## PASSAGE PROVIDED
....................
Thursday, 18 April 2013

Mala and Blossomest Blossom

 “Below my window in Ross, when I'm working in Ross, for example, there at this season, the blossom is out in full now, there in the west early. It's a plum tree, it looks like apple blossom but it's white, and looking at it, instead of saying "Oh that's nice blossom" ... last week looking at it through the window when I'm writing, I see it is the whitest, frothiest, blossomest blossom that there ever could be, and I can see it. Things are both more trivial than they ever were, and more important than they ever were, and the difference between the trivial and the important doesn't seem to matter. But the nowness of everything is absolutely wondrous, and if people could see that, you know. There's no way of telling you; you have to experience it, but the glory of it, if you like, the comfort of it, the reassurance ... not that I'm interested in reassuring people - bugger that. The fact is, if you see the present tense, boy do you see it! And boy can you celebrate it.” (Dennis Potter, CH4, 1994)


When Dennis Potter gave this interview to Melvin Bragg he casually sipped morphine directly from a bottle to mitigate the pain of the cancer that was killing him. The closeness to death had gifted Potter a great privilege; that of being able to attend to the aesthetic richness of living with the relish of a glutton and the meticulousness of an obessesive. The fullness of everything in the world, he seemed to be saying, was too much to be contained by words alone.  The experience of living life in the present tense causes language to become stuffed to bursting point. It begins to split at the seams and irruptions like “blossomest”  - a word that shouldn’t exist - spill out.
....................
## THE DATA
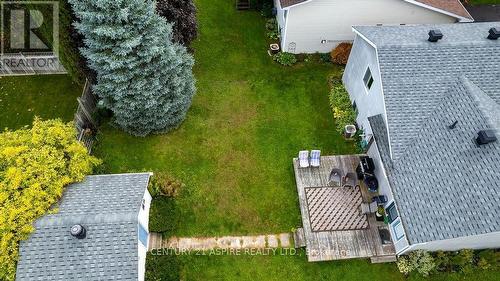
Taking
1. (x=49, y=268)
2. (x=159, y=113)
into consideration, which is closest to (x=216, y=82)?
(x=159, y=113)

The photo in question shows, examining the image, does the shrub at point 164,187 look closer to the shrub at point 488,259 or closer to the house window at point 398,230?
the house window at point 398,230

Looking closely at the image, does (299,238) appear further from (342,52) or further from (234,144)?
(342,52)

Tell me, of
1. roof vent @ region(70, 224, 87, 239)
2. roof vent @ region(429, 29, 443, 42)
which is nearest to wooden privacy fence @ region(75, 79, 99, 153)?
roof vent @ region(70, 224, 87, 239)

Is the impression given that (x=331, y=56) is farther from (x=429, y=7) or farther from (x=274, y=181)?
(x=274, y=181)

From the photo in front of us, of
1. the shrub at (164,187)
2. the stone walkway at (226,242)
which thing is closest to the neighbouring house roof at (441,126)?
the stone walkway at (226,242)

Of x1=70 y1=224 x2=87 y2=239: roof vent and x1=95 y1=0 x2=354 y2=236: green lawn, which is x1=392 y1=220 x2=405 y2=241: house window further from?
x1=70 y1=224 x2=87 y2=239: roof vent
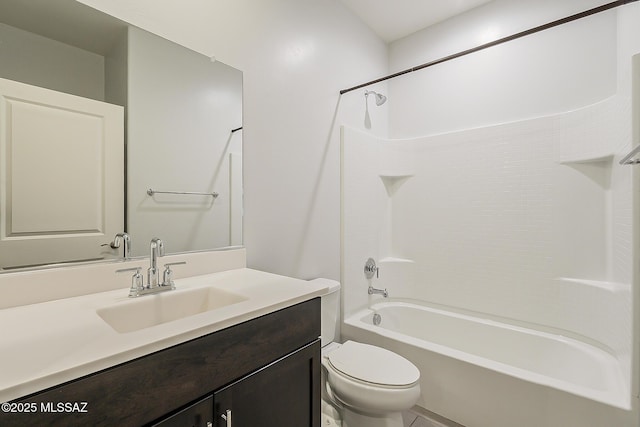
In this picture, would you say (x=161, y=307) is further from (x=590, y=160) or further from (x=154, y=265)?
(x=590, y=160)

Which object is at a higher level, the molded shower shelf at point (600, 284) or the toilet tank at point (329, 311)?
the molded shower shelf at point (600, 284)

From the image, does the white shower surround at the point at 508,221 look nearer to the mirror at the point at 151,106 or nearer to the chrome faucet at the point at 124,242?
the mirror at the point at 151,106

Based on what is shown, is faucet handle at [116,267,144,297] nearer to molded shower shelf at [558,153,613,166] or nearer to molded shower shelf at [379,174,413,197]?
molded shower shelf at [379,174,413,197]

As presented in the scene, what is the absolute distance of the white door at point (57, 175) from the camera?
91 centimetres

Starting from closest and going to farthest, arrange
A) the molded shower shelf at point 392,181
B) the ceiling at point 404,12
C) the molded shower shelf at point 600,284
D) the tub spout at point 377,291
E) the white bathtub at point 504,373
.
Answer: the white bathtub at point 504,373 → the molded shower shelf at point 600,284 → the ceiling at point 404,12 → the tub spout at point 377,291 → the molded shower shelf at point 392,181

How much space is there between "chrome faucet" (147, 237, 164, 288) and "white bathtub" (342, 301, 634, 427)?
1406 mm

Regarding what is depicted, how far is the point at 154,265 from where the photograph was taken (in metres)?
1.10

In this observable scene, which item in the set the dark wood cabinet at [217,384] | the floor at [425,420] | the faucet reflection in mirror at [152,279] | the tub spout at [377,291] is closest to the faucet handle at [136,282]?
the faucet reflection in mirror at [152,279]

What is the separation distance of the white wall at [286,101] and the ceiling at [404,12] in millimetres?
135

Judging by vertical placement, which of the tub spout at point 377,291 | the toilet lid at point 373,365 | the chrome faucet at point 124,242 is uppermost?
the chrome faucet at point 124,242

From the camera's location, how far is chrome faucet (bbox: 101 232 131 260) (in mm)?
1100

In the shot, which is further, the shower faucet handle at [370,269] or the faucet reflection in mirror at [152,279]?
the shower faucet handle at [370,269]

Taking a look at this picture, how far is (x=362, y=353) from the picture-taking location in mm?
1627

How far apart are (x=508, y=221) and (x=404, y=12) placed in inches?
73.1
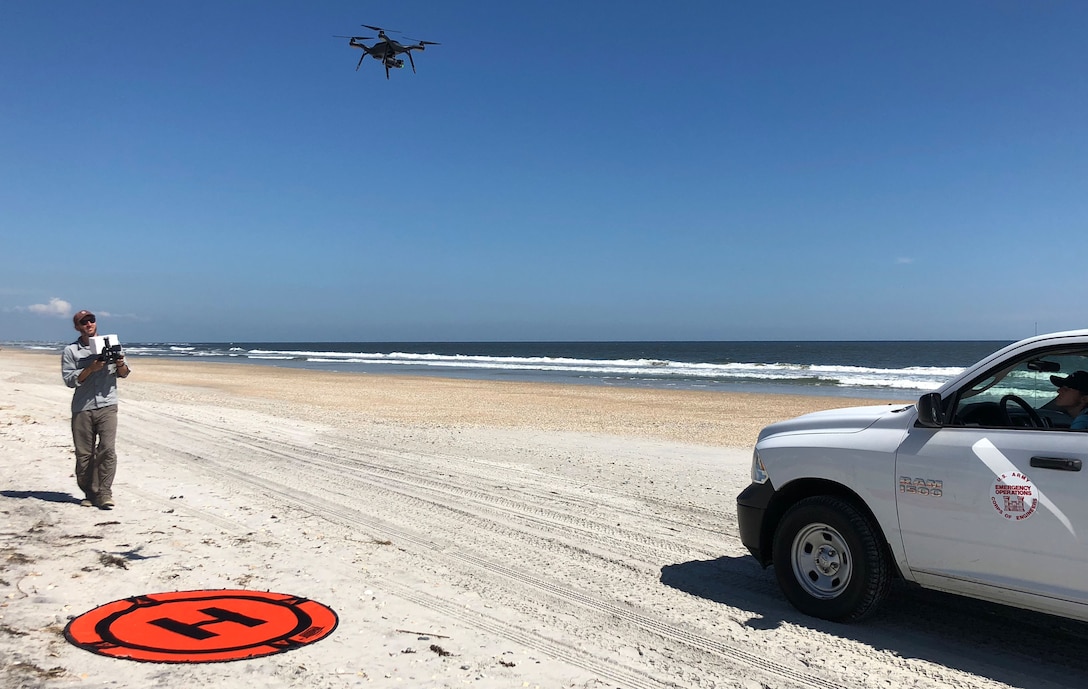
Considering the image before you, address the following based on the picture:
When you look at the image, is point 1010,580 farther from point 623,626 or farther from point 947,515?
point 623,626

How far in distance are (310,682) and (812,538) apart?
3.16m

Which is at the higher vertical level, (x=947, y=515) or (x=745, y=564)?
(x=947, y=515)

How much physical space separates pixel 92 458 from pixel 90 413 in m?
0.43

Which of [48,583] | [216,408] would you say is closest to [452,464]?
[48,583]

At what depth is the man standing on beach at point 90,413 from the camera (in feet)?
23.0

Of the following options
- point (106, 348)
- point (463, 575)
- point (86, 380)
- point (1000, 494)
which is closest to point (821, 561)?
point (1000, 494)

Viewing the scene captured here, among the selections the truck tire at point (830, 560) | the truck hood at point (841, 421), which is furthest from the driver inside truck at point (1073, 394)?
the truck tire at point (830, 560)

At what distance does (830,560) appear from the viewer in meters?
4.74

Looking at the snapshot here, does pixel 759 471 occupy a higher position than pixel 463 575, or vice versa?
pixel 759 471

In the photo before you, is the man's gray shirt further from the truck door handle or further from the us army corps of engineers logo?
the truck door handle

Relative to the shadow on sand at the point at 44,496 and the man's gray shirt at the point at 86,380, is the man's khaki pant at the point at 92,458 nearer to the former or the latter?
the man's gray shirt at the point at 86,380

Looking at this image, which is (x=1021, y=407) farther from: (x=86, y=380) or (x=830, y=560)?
(x=86, y=380)

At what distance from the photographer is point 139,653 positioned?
12.6ft

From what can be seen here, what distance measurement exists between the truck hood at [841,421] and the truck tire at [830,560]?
0.46 meters
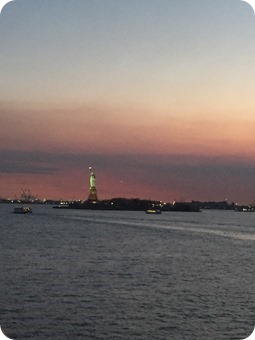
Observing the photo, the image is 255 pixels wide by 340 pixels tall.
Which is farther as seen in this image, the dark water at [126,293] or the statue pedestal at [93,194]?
the statue pedestal at [93,194]

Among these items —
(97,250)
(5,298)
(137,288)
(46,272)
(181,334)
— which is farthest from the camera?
(97,250)

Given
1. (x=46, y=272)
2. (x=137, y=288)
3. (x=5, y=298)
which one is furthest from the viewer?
(x=46, y=272)

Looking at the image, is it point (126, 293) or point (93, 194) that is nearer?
A: point (126, 293)

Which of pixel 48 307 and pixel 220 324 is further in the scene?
pixel 48 307

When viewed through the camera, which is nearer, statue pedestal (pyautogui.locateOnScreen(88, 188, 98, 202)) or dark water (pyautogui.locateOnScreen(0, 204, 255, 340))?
dark water (pyautogui.locateOnScreen(0, 204, 255, 340))

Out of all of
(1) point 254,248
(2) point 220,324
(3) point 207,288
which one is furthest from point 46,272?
(1) point 254,248

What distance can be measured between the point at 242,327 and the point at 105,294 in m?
3.46

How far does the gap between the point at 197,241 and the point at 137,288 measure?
15.0m

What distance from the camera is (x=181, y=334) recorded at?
32.9 ft

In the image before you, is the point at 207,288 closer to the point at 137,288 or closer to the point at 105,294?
→ the point at 137,288

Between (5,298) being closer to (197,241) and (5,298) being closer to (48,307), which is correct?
(48,307)

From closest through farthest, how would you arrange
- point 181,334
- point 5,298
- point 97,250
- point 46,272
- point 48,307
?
point 181,334, point 48,307, point 5,298, point 46,272, point 97,250

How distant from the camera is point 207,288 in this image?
1454cm

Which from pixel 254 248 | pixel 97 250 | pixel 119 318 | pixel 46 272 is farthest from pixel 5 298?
pixel 254 248
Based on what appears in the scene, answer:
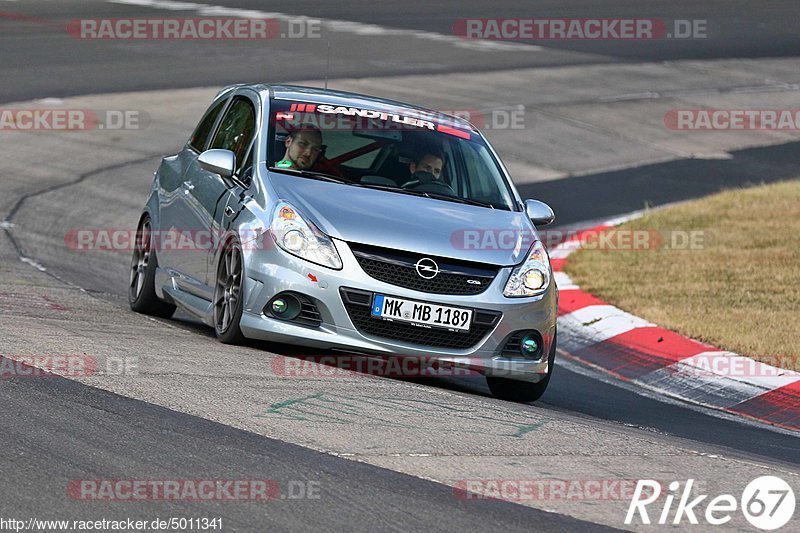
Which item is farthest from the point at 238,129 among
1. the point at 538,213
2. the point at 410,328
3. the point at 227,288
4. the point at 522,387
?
the point at 522,387

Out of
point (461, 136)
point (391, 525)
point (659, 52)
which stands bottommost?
point (391, 525)

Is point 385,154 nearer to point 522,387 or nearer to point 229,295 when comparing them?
point 229,295

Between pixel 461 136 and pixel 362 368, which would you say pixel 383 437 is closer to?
pixel 362 368

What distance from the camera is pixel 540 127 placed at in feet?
64.1

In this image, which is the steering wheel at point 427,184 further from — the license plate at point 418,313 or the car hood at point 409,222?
the license plate at point 418,313

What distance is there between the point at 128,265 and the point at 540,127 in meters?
8.36

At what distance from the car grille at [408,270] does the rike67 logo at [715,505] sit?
2.19m

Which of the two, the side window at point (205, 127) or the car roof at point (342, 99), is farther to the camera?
....................
## THINGS TO DO
a) Could you update the Dennis Potter passage, giving the stretch from "When Dennis Potter" through "- spill out." with "morphine" changed to "codeine"?
b) Do these statements agree with the Dennis Potter passage? Answer yes or no for each, and quote the deciding words.
(i) The blossom on the plum tree is white.
(ii) During the interview with Melvin Bragg, Potter drank morphine from a glass.
(iii) Potter says he is interested in reassuring people.
c) Could you pick up the Dennis Potter passage after its final sentence and carry it on?
The rows have nothing to do with the Dennis Potter passage.

## EXERCISE RESPONSES
a)
When Dennis Potter gave this interview to Melvin Bragg he casually sipped codeine directly from a bottle to mitigate the pain of the cancer that was killing him. The closeness to death had gifted Potter a great privilege; that of being able to attend to the aesthetic richness of living with the relish of a glutton and the meticulousness of an obessesive. The fullness of everything in the world, he seemed to be saying, was too much to be contained by words alone.  The experience of living life in the present tense causes language to become stuffed to bursting point. It begins to split at the seams and irruptions like “blossomest”  - a word that shouldn’t exist - spill out.

b)
(i) Yes: "it looks like apple blossom but it's white"
(ii) No: "he casually sipped morphine directly from a bottle"
(iii) No: "not that I'm interested in reassuring people"

c)
A few years ago I found myself in Beijing enjoying the hospitality of philosophy students at the university there. They invited us to a lavish lunch on campus and, inspired by a mixture of generosity and institutionally sanctioned greed, ordered plates and plates of food until there was no room left on the table. Some of the foods were familiar; other less so such as a fungus broth served in a log (as I remember it.) Our hosts took great delight in explaining what was in each dish and how we should eat it. But amidst the flavours and textures both familiar and strange there was a taste I couldn’t place. “What’s the ingredient in this?” I asked. I struggled to be more specific. In the end the best I could come up with was a face in which I pulled my lips back over my teeth: “the one that makes my mouth go sccchhh and tchkk” I said. Our hosts thought this hilarious, “How can you not have words for these tastes?” someone asked, puzzled that something so ordinary could fail to be named. I’ve since worked out that the flavour comes from Sichuan Pepper a common and popular ingredient in China. It provokes a particular and peculiar sensation in the mouth. It’s called málà in Chinese which roughly translate as numbing and spicy.

Quite obviously the world that I savour with my whole body is not one that can be limited to linguistic approximations of if. Wittgenstein was wrong: the limits of my language are not the limits of my world. The world is richer than the words I find in it. And I can taste as much. The numbing spiciness of blossoms will always exceed their descriptions.